So you develop a relationship with these guys and it’s more like father/son.  You can’t treat their failures as a fan does when you are an owner because they become part of you.  You still pull for them as a fan but you feel for them as people because the average fan doesn’t get to know them.
 
JG: Steven, the closest I’m going to get to owning anything like a team – I own ten fantasy football teams.  I’m like a dynasty in fantasy football. But what does it feel like [as an owner] on game day.  Do you feel like a player?  Do you get the butterflies?  Are you bent over the toilet? What’s going on?
 
BS: I don’t sleep well on Saturday nights.  My eyes pop open at 6:30 in the morning.  I go to early morning mass for the first time in my life.  I never knew they even had 7 o’clock mass. 

Home games I stick to a schedule.  I usually leave my house at 11.  I’m only 25 minutes to the stadium and I get there at around 11:30.  I walk out on to the field; usually go and talk to the coach; meet the visiting owner if he’s on the field; talk to some of our ex players that are on the other team.  Once in a while I will go into the locker room pre-game.  I have people, friends that are in town and sometimes I will bring them into the locker room.  And then I get up into my suite about a half hour, 15 minutes before game time and unlike Maryland basketball I don’t say a word.  I sit there and watch and internalize so I’ve got a little stress issue to work through.  I don’t know what an ulcer is but I might have one.
 
I have a big suite obviously and I bring in all my family and friends.  I’ve learned to put reserved signs in the seats next to me and in front of me and the people know who they are reserved for.  Gary Williams is always there with me.  Ron Shapiro is always there with me.  My wife sits on the left of me and she deflects a lot.  I’ve got 16 games and 3 hours [per] to concentrate and I don’t want to talk – I don’t need some gal coming up next to me to tell me that her son Johnny got accepted to some high school in the middle of third and one.  I’m getting ready for Billick’s pass on third and one.
 
JG: Now that you’ve brought it up, when you are speaking with Brian, do you need a dictionary – does he use four syllable words?
 
SB: Not as much as he used to but I understand the words.  I went to Salisbury for God’s sake.  I’m a highly educated man!
 
JG: I noticed the Super Bowl ring.  Tell us what it’s like to win the Super Bowl.
 
SB: It was my first year so I really didn’t have anything to compare it to.  So it was a little different that way.  It was an incredible run.  The next year we got knocked out of the playoffs and the next year we were 7-9 and my wife said, “This isn’t as fun as I thought it was going to be.”  It was an incredible way to start your football career.

**PROBLEMS:**
(a) Please repeat the interview between "Home games I" and "might have one.", inclusive, substituting "box" for "suite".
(b) In the interview, at what time does the owner usually leave his house on home game days?
(c) List every clock time mentioned in the interview.

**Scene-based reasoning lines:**
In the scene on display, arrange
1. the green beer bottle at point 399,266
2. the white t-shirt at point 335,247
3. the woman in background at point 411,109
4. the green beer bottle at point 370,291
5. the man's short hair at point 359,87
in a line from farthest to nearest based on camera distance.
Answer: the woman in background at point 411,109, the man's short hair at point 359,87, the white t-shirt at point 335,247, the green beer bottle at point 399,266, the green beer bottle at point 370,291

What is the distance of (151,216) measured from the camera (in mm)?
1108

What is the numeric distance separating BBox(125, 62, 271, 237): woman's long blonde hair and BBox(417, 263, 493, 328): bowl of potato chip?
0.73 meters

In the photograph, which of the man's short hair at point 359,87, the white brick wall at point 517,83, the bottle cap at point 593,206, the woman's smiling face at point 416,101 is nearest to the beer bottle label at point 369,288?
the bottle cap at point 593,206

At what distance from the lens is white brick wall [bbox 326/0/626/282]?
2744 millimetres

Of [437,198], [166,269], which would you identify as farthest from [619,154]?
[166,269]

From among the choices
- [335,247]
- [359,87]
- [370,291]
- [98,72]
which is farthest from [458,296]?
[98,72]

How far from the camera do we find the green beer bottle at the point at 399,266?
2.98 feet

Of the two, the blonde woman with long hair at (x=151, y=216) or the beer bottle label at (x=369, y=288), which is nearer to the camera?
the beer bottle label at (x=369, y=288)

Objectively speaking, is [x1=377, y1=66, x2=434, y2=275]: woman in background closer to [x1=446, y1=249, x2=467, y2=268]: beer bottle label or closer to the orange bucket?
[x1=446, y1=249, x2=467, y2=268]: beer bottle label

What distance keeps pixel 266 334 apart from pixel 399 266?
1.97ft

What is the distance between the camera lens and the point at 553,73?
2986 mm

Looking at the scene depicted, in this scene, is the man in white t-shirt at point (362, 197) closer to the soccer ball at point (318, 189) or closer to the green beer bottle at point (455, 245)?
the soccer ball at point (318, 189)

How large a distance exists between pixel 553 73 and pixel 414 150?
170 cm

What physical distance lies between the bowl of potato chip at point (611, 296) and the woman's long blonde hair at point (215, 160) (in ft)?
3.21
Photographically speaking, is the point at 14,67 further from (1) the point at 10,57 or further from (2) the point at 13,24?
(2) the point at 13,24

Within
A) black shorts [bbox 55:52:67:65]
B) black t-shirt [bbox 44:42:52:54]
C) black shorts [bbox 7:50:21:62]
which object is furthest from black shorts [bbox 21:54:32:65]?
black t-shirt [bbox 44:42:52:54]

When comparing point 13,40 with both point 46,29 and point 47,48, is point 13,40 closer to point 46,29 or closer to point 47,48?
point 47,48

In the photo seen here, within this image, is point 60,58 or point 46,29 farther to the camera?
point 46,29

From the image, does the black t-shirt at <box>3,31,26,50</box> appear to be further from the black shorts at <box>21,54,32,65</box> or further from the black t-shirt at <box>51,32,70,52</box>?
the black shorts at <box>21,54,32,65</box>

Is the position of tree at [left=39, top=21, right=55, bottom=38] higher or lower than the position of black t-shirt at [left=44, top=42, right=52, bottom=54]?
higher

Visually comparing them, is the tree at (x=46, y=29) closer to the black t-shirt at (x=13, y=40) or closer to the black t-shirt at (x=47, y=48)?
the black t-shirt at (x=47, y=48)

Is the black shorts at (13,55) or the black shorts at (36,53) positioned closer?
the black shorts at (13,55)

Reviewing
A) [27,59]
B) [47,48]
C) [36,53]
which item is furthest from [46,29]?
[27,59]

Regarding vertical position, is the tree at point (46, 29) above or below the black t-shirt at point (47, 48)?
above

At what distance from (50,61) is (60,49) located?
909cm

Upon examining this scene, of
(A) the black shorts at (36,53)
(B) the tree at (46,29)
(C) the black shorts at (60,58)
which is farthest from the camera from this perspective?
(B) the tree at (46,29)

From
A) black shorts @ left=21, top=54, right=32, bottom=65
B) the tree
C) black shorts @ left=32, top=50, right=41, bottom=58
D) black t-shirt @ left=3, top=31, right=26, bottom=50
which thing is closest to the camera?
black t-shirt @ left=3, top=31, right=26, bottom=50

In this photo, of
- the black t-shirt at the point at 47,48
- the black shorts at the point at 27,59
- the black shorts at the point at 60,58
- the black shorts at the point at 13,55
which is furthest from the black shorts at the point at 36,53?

**RESPONSES PER TASK:**
(a)
Home games I stick to a schedule.  I usually leave my house at 11.  I’m only 25 minutes to the stadium and I get there at around 11:30.  I walk out on to the field; usually go and talk to the coach; meet the visiting owner if he’s on the field; talk to some of our ex players that are on the other team.  Once in a while I will go into the locker room pre-game.  I have people, friends that are in town and sometimes I will bring them into the locker room.  And then I get up into my box about a half hour, 15 minutes before game time and unlike Maryland basketball I don’t say a word.  I sit there and watch and internalize so I’ve got a little stress issue to work through.  I don’t know what an ulcer is but I might have one.

(b) At 11.

(c) 6:30, 7 o'clock, 11, 11:30